Background: The limitations of serology can be overcome by molecular typing. In order to evaluate the contribution of RH systematic genotyping and its implication in transfusion practice, a genotyping of D- blood donors was initiated.

Methods: Blood samples were collected from 400 unrelated D- individuals. All samples were tested by RHD exon 10 PCR. In order to clarify the molecular mechanisms of RHD gene carrier, we applied molecular tools using different techniques: PCR-multiplex, and PCR-SSPs.

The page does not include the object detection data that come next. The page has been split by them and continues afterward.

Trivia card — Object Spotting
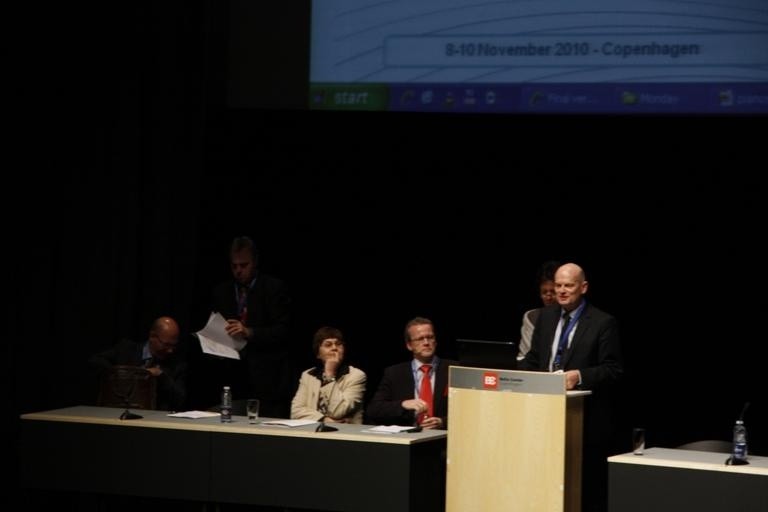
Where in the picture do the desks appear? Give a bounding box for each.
[607,446,768,512]
[21,405,447,510]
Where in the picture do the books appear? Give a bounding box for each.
[189,308,249,363]
[262,417,317,429]
[166,409,222,421]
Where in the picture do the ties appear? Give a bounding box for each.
[417,365,434,424]
[239,288,248,326]
[552,314,571,371]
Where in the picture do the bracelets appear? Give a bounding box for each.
[322,373,335,382]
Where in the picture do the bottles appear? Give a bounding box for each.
[220,384,232,422]
[732,418,749,460]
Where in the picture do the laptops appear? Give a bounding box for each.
[454,339,515,370]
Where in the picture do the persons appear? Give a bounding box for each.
[106,312,186,412]
[517,263,624,512]
[515,265,562,363]
[290,324,369,424]
[205,231,290,419]
[367,316,462,431]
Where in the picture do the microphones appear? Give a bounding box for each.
[315,363,354,433]
[723,399,761,465]
[118,356,160,420]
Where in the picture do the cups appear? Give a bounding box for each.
[246,398,260,423]
[632,426,644,456]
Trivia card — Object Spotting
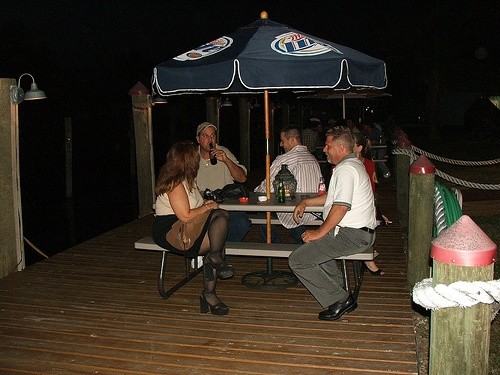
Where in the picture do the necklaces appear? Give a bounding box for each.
[202,155,212,167]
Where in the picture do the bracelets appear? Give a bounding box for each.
[205,203,209,210]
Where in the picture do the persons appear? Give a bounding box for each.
[157,115,393,319]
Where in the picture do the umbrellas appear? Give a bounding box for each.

Results: Among 400 D- subjects tested, 390 had RHD gene deletion; and 10 had RHD exon 10 of which seven were associated with the presence of the C or E antigens. Among D- carriers, we observed in five cases the presence of RHD-CE-Ds hybrid, in four cases the presence of pseudogene RHD ψ and in one case the presence of weak D type 4.

Conclusion: Since the majority of aberrant alleles were associated with C or E antigens and the preliminary infrastructure for molecular diagnostic were absent in all Tunisia territory, we recommend to reinforce transfusion practice to consider D- donors but C+/E+ antigens as D+ donors and the application of RHD molecular typing only to solve serologic problems.